The last section before the output gain control is the tone-shaping section—which features the Big Bottom circuit—and a single-band, midrange-frequency parametric EQ, followed by the Aural Exciter. Given the fact that the Aural Exciter is designed to create artificial upper harmonics, the common misconception of the Big Bottom is that it is a sub-harmonic generator, but it is not. Instead, it is a circuit that separates existing bass frequencies and compresses them, which adds weight and sustain, and then selectively adds them back into the signal. When recording voice-over or ADR, I was able to clean up the sound using HPF, the gate, and then the Big Bottom, creating something like a selective proximity effect. Even with a distant shotgun mic, I was able to pull the sound forward or push it back into the scene. Creating the ultimate announcer’s voice was a snap using a close mic and adding some Big Bottom. It was important not to overdo it, because sometimes the bass would sustain beyond the rest of the voice, sounding unnatural.

The single band of parametric EQ sounds good but limits your options. When recording voice, and even more so when recording acoustic guitar, I missed the option of bumping upper midrange while scooping the low-mids. I tried addressing the low-mids with the EQ and hitting the highs with the Aural Exciter, but it wound up just sounding grainy and artificial. It was easier to get this right when recording voice. I found that by boosting upper-mids with the EQ and adding the Big Bottom and Aural Exciter, I was able to effectively punch a hole in the low-mids and get the vocal sound I wanted.

Is It Your Everything?

My experience with the Aphex Channel was positive, especially when recording voice. Using the combination of processors to sculpt a usable tone from any vocal subject couldn’t have been more convenient and pleasant. With the compressor and gate holding the voice steady in a comfortable dynamic range, and a few tweaks of the output control, I was able to quickly park the voice at a steady -23 LKFS referencing a meter compliant with ITU-BS.1770-2. I never had a chance to use the Channel to record hip-hop vocals, but this processing chain would have been perfect for that, too.

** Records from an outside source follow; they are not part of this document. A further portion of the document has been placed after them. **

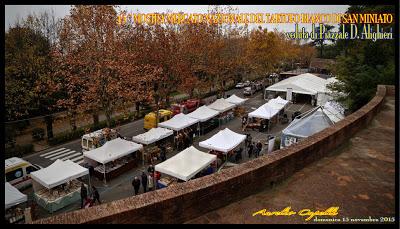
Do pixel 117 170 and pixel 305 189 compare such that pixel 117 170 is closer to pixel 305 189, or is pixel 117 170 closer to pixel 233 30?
pixel 305 189

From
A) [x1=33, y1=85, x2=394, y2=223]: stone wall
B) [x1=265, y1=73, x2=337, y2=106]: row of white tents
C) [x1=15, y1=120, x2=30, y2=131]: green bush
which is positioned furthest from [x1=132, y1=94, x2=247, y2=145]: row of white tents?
[x1=33, y1=85, x2=394, y2=223]: stone wall

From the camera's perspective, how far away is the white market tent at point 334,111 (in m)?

Getting so much processing in a small box and in a fixed order sometimes compromises the Channel’s ability to be the perfect box for every situation. For instance, getting the perfect electric bass sound took some experimenting, but certainly this device is capable of producing some unique bass tones. The Aphex Channel’s design makes it better at some uses than others. If you are looking for an “it” vocal chain to add to your setup, I would certainly recommend this one.

Brandon Hickey is a freelance engineer and audio educator.


With tube pre’s like the Channel, even someone who is inexperienced in modifying electronic circuits can try out some different flavors by simply swapping out the tube, which isn’t recommended by the manufacturer. Pulling a socketed tube and replacing it requires no soldering, and is easily reversed. I swapped the stock (unlabeled) 12AT7 for a Groove Tubes 12AT7, and found slightly less noise and a bit of improved detail in the top end. For use as a bass DI, popping in a high-gain 12AX7 might provide a little extra grind.



PRODUCT: Channel

WEBSITE: aphex.com

PRICE: $999 street

PROS: Easy to sculpt great vocal sounds.

CONS: Fixed-order processors make some workflows difficult.